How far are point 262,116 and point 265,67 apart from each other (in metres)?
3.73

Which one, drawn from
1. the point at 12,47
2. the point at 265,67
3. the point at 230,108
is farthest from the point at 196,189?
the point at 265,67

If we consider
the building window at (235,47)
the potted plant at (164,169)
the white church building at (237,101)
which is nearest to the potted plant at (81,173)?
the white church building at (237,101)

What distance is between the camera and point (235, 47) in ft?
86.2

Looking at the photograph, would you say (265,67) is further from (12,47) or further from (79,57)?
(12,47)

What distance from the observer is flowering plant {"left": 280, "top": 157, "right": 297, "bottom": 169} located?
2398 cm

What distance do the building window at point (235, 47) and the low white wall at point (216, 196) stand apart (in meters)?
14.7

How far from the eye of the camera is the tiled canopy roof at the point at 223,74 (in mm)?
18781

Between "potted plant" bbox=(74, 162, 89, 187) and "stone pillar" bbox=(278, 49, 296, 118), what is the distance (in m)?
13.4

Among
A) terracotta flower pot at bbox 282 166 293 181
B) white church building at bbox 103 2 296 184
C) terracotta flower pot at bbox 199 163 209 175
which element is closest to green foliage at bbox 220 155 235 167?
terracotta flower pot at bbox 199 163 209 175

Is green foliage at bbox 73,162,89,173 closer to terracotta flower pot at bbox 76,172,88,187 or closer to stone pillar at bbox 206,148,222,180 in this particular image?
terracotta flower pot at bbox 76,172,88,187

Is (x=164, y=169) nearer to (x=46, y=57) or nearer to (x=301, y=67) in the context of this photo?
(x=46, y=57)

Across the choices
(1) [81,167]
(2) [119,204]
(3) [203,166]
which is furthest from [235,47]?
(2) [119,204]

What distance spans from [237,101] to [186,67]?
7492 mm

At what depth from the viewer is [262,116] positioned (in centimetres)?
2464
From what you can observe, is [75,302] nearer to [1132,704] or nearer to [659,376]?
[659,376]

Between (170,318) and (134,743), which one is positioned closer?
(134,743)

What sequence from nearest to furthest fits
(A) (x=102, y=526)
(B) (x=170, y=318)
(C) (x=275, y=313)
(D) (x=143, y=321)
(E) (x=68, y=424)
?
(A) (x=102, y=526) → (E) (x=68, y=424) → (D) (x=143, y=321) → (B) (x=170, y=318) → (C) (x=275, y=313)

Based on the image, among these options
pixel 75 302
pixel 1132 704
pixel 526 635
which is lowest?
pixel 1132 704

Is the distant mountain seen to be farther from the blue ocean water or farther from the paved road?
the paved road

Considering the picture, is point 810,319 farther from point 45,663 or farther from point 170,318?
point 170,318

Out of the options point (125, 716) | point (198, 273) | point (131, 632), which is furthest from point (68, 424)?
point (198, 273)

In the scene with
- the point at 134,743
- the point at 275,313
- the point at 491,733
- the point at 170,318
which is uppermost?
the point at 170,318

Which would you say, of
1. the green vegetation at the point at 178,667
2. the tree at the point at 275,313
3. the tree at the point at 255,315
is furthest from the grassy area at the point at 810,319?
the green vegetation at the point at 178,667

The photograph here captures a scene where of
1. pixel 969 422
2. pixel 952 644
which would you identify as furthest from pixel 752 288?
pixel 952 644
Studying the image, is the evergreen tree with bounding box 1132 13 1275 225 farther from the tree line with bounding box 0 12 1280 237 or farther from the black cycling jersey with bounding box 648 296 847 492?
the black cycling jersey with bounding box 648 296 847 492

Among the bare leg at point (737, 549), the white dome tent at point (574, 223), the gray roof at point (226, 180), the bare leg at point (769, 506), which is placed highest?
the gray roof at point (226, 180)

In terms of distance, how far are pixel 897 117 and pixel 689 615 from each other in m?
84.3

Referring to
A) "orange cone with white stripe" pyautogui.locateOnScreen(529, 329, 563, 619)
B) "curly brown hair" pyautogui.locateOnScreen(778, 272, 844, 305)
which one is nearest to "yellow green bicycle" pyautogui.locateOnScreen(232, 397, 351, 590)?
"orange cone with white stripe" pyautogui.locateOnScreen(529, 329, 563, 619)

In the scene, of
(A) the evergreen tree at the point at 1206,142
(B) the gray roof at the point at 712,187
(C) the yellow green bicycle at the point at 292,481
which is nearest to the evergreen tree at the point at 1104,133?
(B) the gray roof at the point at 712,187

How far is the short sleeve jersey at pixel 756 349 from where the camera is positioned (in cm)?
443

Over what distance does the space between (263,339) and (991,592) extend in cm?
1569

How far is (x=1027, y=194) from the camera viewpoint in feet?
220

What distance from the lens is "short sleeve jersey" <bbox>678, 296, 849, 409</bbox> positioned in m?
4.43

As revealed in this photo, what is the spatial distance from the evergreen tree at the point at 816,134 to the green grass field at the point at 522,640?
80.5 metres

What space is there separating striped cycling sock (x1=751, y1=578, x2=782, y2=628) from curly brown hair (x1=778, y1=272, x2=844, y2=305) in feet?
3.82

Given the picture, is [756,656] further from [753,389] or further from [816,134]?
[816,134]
■ ■ ■ ■ ■
* **Problem details**
Print the entries exactly. Include every one.

* **The reply**
How far are point 262,116 and point 265,67 apart from each other (in metres)?
3.73

Which one, drawn from
1. the point at 12,47
2. the point at 265,67
3. the point at 230,108
is farthest from the point at 196,189?
the point at 265,67

If we consider
the building window at (235,47)
the potted plant at (164,169)
the white church building at (237,101)
which is nearest to the potted plant at (81,173)?
the white church building at (237,101)

What distance is between the camera and point (235, 47) in ft?
86.2

Looking at the photograph, would you say (265,67) is further from (12,47) or further from (79,57)?
(12,47)

What distance from the observer is flowering plant {"left": 280, "top": 157, "right": 297, "bottom": 169} located?
2398 cm

What distance do the building window at point (235, 47) and the low white wall at point (216, 196) stand apart (in meters)?
14.7

How far from the eye of the camera is the tiled canopy roof at the point at 223,74 (in mm)?
18781

Between "potted plant" bbox=(74, 162, 89, 187) and "stone pillar" bbox=(278, 49, 296, 118), what is the distance (in m)?
13.4

Among
A) terracotta flower pot at bbox 282 166 293 181
B) white church building at bbox 103 2 296 184
C) terracotta flower pot at bbox 199 163 209 175
which element is closest to green foliage at bbox 220 155 235 167?
terracotta flower pot at bbox 199 163 209 175

Is green foliage at bbox 73,162,89,173 closer to terracotta flower pot at bbox 76,172,88,187 or closer to stone pillar at bbox 206,148,222,180 in this particular image?
terracotta flower pot at bbox 76,172,88,187

Is (x=164, y=169) nearer to (x=46, y=57) or nearer to (x=301, y=67) in the context of this photo?
(x=46, y=57)

Across the choices
(1) [81,167]
(2) [119,204]
(3) [203,166]
which is furthest from [235,47]?
(2) [119,204]

What distance spans from [237,101] to [186,67]?
7492 mm

At what depth from the viewer is [262,116] positioned (in centimetres)?
2464
From what you can observe, is [75,302] nearer to [1132,704] or nearer to [659,376]?
[659,376]

Between (170,318) and (134,743), which one is positioned closer?
(134,743)

What sequence from nearest to furthest fits
(A) (x=102, y=526)
(B) (x=170, y=318)
(C) (x=275, y=313)
(D) (x=143, y=321)
(E) (x=68, y=424)
?
(A) (x=102, y=526) → (E) (x=68, y=424) → (D) (x=143, y=321) → (B) (x=170, y=318) → (C) (x=275, y=313)

Based on the image, among these options
pixel 75 302
pixel 1132 704
pixel 526 635
which is lowest?
pixel 1132 704

Is the distant mountain seen to be farther from the blue ocean water or farther from the paved road?
the paved road

Considering the picture, is point 810,319 farther from point 45,663 or farther from point 170,318?
point 170,318

Out of the options point (125, 716) | point (198, 273) | point (131, 632), which is furthest from point (68, 424)?
point (198, 273)

In the scene with
- the point at 134,743
- the point at 275,313
- the point at 491,733
- the point at 170,318
which is uppermost?
the point at 170,318

Which would you say, of
1. the green vegetation at the point at 178,667
2. the tree at the point at 275,313
3. the tree at the point at 255,315
is furthest from the grassy area at the point at 810,319?
the green vegetation at the point at 178,667

The photograph here captures a scene where of
1. pixel 969 422
2. pixel 952 644
which would you identify as furthest from pixel 752 288?
pixel 952 644
Studying the image, is the evergreen tree with bounding box 1132 13 1275 225 farther from the tree line with bounding box 0 12 1280 237 or farther from the black cycling jersey with bounding box 648 296 847 492?
the black cycling jersey with bounding box 648 296 847 492

Among the bare leg at point (737, 549), the white dome tent at point (574, 223), the gray roof at point (226, 180), the bare leg at point (769, 506), which is placed highest?
the gray roof at point (226, 180)

In terms of distance, how far are pixel 897 117 and pixel 689 615 from each other in m?
84.3

Referring to
A) "orange cone with white stripe" pyautogui.locateOnScreen(529, 329, 563, 619)
B) "curly brown hair" pyautogui.locateOnScreen(778, 272, 844, 305)
which one is nearest to "yellow green bicycle" pyautogui.locateOnScreen(232, 397, 351, 590)?
"orange cone with white stripe" pyautogui.locateOnScreen(529, 329, 563, 619)

In the scene, of
(A) the evergreen tree at the point at 1206,142
(B) the gray roof at the point at 712,187
(C) the yellow green bicycle at the point at 292,481
which is nearest to the evergreen tree at the point at 1104,133?
(B) the gray roof at the point at 712,187

How far is the short sleeve jersey at pixel 756 349 from where the camera is positioned (in cm)?
443

Over what distance does the space between (263,339) and (991,592) extend in cm?
1569

How far is (x=1027, y=194) from the camera viewpoint in feet?
220

What distance from the lens is "short sleeve jersey" <bbox>678, 296, 849, 409</bbox> positioned in m?
4.43

As revealed in this photo, what is the spatial distance from the evergreen tree at the point at 816,134 to the green grass field at the point at 522,640?
80.5 metres

What space is there separating striped cycling sock (x1=751, y1=578, x2=782, y2=628) from curly brown hair (x1=778, y1=272, x2=844, y2=305) in feet?
3.82

Given the picture, is [756,656] further from [753,389] or further from [816,134]?
[816,134]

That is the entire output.